* _Your instructions_
Copy the material below word for word, leaving every line unchanged.
━━━ Records
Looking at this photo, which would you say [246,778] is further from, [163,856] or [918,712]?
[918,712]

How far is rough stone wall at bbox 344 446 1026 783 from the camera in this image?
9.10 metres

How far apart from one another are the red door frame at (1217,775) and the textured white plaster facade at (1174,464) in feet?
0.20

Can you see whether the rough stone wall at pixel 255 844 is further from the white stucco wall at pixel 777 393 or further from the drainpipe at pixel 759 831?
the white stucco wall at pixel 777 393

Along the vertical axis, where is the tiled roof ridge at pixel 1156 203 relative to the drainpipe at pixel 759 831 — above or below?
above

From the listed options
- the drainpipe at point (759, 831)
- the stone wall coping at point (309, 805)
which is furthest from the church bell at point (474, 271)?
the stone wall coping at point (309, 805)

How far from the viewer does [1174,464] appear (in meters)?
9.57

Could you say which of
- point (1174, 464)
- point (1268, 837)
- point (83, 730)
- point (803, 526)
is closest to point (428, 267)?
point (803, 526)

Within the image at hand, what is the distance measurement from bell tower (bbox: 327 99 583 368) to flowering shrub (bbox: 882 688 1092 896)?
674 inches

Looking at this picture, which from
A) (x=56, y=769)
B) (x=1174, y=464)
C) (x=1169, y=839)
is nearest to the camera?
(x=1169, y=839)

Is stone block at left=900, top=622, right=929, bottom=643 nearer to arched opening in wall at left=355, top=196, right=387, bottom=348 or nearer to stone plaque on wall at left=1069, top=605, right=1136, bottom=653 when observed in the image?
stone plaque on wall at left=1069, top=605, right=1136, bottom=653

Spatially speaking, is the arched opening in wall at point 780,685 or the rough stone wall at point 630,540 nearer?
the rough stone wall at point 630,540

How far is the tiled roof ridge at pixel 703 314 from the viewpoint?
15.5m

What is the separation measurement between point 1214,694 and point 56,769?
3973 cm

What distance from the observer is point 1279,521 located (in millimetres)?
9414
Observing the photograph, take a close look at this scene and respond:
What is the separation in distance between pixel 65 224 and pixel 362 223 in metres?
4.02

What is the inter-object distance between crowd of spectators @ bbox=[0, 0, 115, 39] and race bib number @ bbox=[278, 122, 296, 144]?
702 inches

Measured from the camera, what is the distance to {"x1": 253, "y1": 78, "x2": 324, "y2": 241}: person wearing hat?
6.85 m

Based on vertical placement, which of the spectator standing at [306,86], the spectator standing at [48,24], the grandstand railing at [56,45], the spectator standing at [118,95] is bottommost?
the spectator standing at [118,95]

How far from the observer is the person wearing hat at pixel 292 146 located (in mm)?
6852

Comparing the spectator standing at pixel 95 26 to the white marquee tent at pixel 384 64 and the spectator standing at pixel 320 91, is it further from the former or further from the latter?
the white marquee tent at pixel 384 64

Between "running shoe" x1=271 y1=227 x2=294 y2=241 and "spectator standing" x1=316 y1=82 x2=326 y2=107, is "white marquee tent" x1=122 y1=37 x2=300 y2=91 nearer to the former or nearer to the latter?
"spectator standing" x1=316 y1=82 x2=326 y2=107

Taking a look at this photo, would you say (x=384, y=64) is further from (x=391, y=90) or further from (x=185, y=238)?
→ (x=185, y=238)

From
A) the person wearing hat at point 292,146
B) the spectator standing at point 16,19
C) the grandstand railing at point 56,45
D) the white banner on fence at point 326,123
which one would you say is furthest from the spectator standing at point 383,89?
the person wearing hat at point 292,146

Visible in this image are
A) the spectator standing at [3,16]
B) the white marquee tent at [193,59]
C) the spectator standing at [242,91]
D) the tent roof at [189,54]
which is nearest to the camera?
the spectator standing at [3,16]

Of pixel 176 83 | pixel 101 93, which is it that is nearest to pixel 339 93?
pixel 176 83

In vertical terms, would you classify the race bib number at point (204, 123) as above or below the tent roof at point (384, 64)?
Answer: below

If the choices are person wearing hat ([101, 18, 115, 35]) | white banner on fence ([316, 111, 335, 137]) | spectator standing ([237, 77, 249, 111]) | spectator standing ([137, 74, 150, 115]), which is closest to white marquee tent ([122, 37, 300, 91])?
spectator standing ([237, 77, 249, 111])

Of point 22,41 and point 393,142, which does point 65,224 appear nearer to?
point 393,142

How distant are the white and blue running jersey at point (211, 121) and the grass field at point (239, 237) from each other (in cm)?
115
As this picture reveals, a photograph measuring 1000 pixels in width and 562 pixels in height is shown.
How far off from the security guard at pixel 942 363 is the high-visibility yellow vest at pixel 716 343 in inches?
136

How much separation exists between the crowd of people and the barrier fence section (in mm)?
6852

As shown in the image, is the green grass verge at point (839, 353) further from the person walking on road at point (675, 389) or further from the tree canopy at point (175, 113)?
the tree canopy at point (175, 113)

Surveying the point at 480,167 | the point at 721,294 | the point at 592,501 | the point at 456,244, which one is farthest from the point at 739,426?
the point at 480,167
━━━━━━
* _Result of this task_
Looking at this photo, which would you say [246,778] is further from, [163,856] or [918,712]?
[918,712]

How far is rough stone wall at bbox 344 446 1026 783 from the camera in this image?
9.10 metres

How far apart from one another are the red door frame at (1217,775) and the textured white plaster facade at (1174,464) in feet?
0.20

Can you see whether the rough stone wall at pixel 255 844 is further from the white stucco wall at pixel 777 393 or further from the drainpipe at pixel 759 831?
the white stucco wall at pixel 777 393

Along the vertical axis, where is the tiled roof ridge at pixel 1156 203 relative to the drainpipe at pixel 759 831 — above or below?
above

From the listed options
- the drainpipe at point (759, 831)
- the stone wall coping at point (309, 805)
which is furthest from the church bell at point (474, 271)?
the stone wall coping at point (309, 805)

How far from the viewer does [1174,464] appear (in meters)?
9.57

Could you say which of
- point (1174, 464)
- point (1268, 837)
- point (83, 730)
- point (803, 526)
is closest to point (428, 267)?
point (803, 526)

Within the image at hand, what is the distance measurement from bell tower (bbox: 327 99 583 368) to flowering shrub (bbox: 882 688 1092 896)?
674 inches

Looking at this picture, which from
A) (x=56, y=769)
B) (x=1174, y=464)
C) (x=1169, y=839)
is nearest to the camera?
(x=1169, y=839)

Is stone block at left=900, top=622, right=929, bottom=643 nearer to arched opening in wall at left=355, top=196, right=387, bottom=348 or nearer to stone plaque on wall at left=1069, top=605, right=1136, bottom=653 when observed in the image?
stone plaque on wall at left=1069, top=605, right=1136, bottom=653

Spatially speaking, is the arched opening in wall at point 780,685 or the rough stone wall at point 630,540 nearer?
the rough stone wall at point 630,540

How far is the tiled roof ridge at pixel 703 314 from the viewpoint?
15.5m

What is the separation measurement between point 1214,694 and point 56,769?
3973 cm

What distance from the observer is point 1279,521 located (in millimetres)?
9414
Observing the photograph, take a close look at this scene and respond:
What is the separation in distance between pixel 65 224 and pixel 362 223 in metres?
4.02

What is the inter-object distance between crowd of spectators @ bbox=[0, 0, 115, 39] and race bib number @ bbox=[278, 122, 296, 144]?
702 inches

Measured from the camera, what is the distance to {"x1": 253, "y1": 78, "x2": 324, "y2": 241}: person wearing hat?
6.85 m

Based on vertical placement, which of the spectator standing at [306,86], the spectator standing at [48,24], the grandstand railing at [56,45], the spectator standing at [118,95] is bottommost?
the spectator standing at [118,95]

How far from the observer is the person wearing hat at pixel 292 146 located (in mm)?
6852

Comparing the spectator standing at pixel 95 26 to the white marquee tent at pixel 384 64 and the spectator standing at pixel 320 91, is it further from the former or further from the latter?
the white marquee tent at pixel 384 64

Between "running shoe" x1=271 y1=227 x2=294 y2=241 and "spectator standing" x1=316 y1=82 x2=326 y2=107, is "white marquee tent" x1=122 y1=37 x2=300 y2=91 nearer to the former or nearer to the latter?
"spectator standing" x1=316 y1=82 x2=326 y2=107

Taking a look at this photo, would you say (x=384, y=64) is further from (x=391, y=90) or further from (x=185, y=238)?
→ (x=185, y=238)

From
A) the person wearing hat at point 292,146
B) the spectator standing at point 16,19
C) the grandstand railing at point 56,45
D) the white banner on fence at point 326,123
which one would you say is furthest from the spectator standing at point 383,89?
the person wearing hat at point 292,146

Visible in this image are
A) the spectator standing at [3,16]
B) the white marquee tent at [193,59]
C) the spectator standing at [242,91]
D) the tent roof at [189,54]
which is nearest to the camera?
the spectator standing at [3,16]

Of pixel 176 83 | pixel 101 93, which is it that is nearest to pixel 339 93?
pixel 176 83

In vertical terms, would you classify the race bib number at point (204, 123) as above or below the tent roof at point (384, 64)?
Answer: below

If the choices are person wearing hat ([101, 18, 115, 35]) | white banner on fence ([316, 111, 335, 137]) | spectator standing ([237, 77, 249, 111]) | spectator standing ([137, 74, 150, 115]), which is closest to white marquee tent ([122, 37, 300, 91])?
spectator standing ([237, 77, 249, 111])

Of point 22,41 and point 393,142, which does point 65,224 appear nearer to?
point 393,142

How distant are the white and blue running jersey at point (211, 121) and the grass field at point (239, 237) from each other (in cm)?
115
As this picture reveals, a photograph measuring 1000 pixels in width and 562 pixels in height is shown.
How far off from the security guard at pixel 942 363 is the high-visibility yellow vest at pixel 716 343 in inches?
136

How much separation exists between the crowd of people and the barrier fence section (in mm)?
6852

As shown in the image, is the green grass verge at point (839, 353) further from the person walking on road at point (675, 389) or further from the tree canopy at point (175, 113)?
the tree canopy at point (175, 113)

Surveying the point at 480,167 | the point at 721,294 | the point at 592,501 | the point at 456,244, which one is farthest from the point at 739,426?
the point at 480,167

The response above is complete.